Along with professional shoplifters, other perpetrator inmates ranged from bank robbers, drunk drivers, wife beaters, drug dealers, felonies and various types of petty criminals. Half of the 6,000 inmates typically served 30 days or less of city time, mostly for theft and drug possession.
“These tragic men were caught in an endless cycle of poverty, substance abuse, mental illness and bad decisions whose only agenda seemed to be escaping reality by getting high and supporting this habit by any means necessary “, the authors write. And they only got out of bed for their daily dose of methadone.
And there were the violent gang members – Crips, Bloods, Latin Kings and Folk Nation. “There is little to do at Rikers compared to state prisons, and finding creative ways to stave off the ever-increasing boredom and cabin fever quickly becomes a priority,” the authors write.

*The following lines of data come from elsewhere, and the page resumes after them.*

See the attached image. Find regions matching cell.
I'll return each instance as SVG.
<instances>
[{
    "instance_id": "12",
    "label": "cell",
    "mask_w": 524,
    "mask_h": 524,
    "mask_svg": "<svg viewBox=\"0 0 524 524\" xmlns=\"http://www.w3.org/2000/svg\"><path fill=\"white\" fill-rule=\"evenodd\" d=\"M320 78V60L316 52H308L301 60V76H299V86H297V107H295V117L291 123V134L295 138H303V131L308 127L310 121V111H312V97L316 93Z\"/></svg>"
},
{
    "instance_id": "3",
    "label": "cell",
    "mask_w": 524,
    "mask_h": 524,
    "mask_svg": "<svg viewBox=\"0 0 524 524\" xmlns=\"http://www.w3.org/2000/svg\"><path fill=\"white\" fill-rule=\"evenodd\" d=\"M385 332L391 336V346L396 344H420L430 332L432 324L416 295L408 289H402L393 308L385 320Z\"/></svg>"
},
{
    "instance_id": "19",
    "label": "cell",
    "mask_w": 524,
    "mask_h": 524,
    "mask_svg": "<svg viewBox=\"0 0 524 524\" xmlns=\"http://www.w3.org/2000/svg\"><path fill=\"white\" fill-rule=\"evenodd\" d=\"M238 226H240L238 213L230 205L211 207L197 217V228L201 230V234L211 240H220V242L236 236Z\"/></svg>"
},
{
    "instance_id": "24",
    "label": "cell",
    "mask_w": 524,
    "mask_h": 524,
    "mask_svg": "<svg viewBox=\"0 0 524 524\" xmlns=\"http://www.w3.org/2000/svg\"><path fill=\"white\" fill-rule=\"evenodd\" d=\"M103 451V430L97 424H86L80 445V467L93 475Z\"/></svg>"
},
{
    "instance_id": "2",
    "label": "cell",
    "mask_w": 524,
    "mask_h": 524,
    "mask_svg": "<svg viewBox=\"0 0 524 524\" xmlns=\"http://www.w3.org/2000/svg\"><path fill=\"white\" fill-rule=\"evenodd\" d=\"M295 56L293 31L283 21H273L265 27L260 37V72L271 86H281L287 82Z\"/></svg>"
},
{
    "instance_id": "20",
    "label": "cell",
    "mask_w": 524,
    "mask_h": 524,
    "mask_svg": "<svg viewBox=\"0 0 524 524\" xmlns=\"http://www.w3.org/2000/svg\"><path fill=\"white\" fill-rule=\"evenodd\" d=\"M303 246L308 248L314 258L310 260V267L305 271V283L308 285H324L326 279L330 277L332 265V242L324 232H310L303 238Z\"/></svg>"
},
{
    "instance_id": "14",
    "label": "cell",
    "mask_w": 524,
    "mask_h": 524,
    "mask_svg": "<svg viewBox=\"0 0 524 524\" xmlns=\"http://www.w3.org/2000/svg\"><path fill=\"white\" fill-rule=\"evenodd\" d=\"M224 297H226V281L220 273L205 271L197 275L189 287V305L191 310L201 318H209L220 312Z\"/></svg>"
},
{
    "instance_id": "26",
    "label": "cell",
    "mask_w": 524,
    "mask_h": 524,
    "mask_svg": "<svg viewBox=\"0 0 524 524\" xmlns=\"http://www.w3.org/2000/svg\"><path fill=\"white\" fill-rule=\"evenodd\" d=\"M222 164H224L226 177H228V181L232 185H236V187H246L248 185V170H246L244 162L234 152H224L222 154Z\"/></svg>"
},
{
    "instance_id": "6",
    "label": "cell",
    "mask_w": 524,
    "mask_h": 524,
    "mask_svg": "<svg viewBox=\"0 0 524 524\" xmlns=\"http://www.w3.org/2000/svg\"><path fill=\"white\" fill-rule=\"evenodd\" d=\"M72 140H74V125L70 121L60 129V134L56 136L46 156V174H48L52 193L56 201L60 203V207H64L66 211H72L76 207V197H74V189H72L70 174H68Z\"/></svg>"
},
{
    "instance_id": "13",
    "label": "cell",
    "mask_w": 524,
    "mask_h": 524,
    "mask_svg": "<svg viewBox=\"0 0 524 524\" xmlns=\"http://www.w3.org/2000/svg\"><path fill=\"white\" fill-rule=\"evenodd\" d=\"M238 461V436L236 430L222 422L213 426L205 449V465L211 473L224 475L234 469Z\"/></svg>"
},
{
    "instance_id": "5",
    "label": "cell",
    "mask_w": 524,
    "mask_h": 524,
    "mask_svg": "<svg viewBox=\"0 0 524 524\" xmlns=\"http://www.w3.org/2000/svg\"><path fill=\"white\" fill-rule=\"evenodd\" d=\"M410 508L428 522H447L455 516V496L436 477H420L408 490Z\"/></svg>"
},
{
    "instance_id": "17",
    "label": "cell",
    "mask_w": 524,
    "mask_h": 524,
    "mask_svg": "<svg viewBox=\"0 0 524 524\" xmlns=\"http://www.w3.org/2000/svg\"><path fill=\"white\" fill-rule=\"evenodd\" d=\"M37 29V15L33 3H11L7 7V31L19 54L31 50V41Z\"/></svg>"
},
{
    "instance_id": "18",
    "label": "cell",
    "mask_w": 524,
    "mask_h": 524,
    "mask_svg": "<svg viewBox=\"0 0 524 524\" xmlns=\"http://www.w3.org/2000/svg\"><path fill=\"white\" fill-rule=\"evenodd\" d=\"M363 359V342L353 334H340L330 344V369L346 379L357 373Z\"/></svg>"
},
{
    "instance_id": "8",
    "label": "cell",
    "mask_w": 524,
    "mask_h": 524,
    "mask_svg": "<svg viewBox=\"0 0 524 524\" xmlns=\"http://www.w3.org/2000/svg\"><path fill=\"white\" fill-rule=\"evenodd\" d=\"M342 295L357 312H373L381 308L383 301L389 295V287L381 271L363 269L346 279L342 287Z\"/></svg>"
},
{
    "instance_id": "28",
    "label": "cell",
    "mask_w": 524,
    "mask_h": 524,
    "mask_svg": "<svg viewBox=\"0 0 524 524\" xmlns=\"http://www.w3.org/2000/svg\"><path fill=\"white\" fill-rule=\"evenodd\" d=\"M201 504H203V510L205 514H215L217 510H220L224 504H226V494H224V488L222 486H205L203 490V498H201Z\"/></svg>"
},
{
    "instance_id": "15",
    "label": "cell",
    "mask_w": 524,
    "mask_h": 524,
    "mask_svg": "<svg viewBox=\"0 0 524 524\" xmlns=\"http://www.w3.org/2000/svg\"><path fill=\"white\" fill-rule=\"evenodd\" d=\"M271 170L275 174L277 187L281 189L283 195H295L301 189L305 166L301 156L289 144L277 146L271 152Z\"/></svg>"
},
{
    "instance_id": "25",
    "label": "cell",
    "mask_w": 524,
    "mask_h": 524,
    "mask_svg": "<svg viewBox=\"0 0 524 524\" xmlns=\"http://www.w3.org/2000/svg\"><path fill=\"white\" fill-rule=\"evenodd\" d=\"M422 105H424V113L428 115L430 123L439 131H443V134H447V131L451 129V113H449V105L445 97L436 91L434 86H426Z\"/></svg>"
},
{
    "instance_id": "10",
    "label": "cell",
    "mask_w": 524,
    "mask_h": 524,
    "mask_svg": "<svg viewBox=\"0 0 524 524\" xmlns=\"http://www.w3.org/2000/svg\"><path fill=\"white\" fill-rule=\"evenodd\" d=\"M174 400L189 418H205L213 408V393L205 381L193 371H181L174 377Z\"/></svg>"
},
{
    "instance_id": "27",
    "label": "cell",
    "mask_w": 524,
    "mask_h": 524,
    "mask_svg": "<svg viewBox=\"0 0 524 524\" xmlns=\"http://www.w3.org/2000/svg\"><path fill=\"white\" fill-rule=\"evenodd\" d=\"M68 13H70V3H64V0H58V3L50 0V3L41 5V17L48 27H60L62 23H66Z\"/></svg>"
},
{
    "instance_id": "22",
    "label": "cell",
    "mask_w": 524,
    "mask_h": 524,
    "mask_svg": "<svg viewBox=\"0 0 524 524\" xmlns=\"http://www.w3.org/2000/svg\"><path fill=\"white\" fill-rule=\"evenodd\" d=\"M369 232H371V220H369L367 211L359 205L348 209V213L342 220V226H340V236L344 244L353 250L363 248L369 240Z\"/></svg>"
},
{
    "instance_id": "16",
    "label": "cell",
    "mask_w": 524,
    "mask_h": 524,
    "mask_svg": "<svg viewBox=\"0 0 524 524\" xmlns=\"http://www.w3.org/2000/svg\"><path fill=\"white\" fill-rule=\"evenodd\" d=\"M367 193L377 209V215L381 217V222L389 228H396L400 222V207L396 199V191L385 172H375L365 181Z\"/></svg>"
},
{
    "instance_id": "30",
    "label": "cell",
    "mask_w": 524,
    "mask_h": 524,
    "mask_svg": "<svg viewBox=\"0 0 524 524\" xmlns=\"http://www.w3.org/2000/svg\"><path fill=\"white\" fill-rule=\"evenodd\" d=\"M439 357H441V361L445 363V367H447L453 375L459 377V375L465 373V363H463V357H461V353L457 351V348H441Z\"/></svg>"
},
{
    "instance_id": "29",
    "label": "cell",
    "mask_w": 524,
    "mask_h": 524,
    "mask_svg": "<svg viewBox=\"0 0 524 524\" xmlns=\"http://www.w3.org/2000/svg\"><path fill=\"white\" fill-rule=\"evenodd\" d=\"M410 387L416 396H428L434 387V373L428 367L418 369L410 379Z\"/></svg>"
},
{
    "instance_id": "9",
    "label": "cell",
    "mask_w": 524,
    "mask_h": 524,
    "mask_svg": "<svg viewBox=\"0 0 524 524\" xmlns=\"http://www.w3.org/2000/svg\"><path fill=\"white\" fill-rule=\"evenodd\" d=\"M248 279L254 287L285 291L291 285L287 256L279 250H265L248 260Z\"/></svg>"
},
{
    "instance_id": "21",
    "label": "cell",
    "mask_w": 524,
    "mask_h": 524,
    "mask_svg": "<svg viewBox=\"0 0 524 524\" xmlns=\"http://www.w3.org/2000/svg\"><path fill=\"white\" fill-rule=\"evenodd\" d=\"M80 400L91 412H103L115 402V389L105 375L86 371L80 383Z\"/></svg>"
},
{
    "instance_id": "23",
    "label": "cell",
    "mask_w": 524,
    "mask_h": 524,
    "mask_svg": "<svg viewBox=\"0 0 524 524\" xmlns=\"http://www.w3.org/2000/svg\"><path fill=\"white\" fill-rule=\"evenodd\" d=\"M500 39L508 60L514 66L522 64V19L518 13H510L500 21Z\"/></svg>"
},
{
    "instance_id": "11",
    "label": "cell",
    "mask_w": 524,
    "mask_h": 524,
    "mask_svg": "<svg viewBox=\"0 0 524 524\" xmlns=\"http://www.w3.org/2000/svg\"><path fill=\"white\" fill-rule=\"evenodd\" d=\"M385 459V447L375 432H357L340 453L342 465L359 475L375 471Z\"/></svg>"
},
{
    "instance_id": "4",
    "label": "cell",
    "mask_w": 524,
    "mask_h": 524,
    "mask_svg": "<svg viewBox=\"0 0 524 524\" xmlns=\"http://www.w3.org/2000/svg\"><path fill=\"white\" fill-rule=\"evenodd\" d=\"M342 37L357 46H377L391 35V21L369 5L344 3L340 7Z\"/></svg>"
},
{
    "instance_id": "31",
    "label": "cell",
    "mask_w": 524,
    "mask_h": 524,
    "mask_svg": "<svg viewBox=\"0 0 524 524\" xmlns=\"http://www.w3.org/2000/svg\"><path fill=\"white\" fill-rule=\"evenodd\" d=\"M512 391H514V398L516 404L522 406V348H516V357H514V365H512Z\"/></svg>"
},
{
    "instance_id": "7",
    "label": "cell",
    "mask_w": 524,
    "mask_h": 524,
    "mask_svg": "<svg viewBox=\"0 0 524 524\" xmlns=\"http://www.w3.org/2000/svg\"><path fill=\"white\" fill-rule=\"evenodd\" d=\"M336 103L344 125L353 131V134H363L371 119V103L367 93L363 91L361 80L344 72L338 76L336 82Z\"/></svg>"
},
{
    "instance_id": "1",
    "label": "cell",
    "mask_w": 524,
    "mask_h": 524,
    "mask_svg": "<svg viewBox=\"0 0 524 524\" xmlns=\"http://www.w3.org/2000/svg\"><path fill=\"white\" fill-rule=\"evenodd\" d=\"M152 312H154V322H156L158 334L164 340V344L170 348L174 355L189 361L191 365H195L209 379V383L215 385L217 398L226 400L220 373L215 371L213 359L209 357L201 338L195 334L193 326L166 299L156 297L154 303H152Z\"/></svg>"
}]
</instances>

How to make time tolerable and go fast is the name of the card game, playing match and rummy. The dice, banned at Rikers, are made from soap and toilet paper.
Authors quickly learned that the most popular books that came through the mail featured graphic drug dealing, violence and sex. Pocket Bibles gave scrolls about weeds instead of the word of God. The post proved to be known to outside news, read by guards and then rescued from the trash by inmates.
As with inmates, there are strict rules for Rikers visitors, the authors write. Rikers visitors are subjected to invasive searches by aggressive corrections officers for contraband, and inmates are ordered to rest and stop touching.
Despite the city’s endless efforts at reform, existence in these overcrowded city-time dormitories is hellish and toxic. All the while, there is the threat of violence, the lack of privacy, the incessant bodily functions in the open air, and the inherent unpleasant smells and constant grotesque sights. As the authors note, life at Rikers is “a ceaseless dull irritation always threatening to explode.”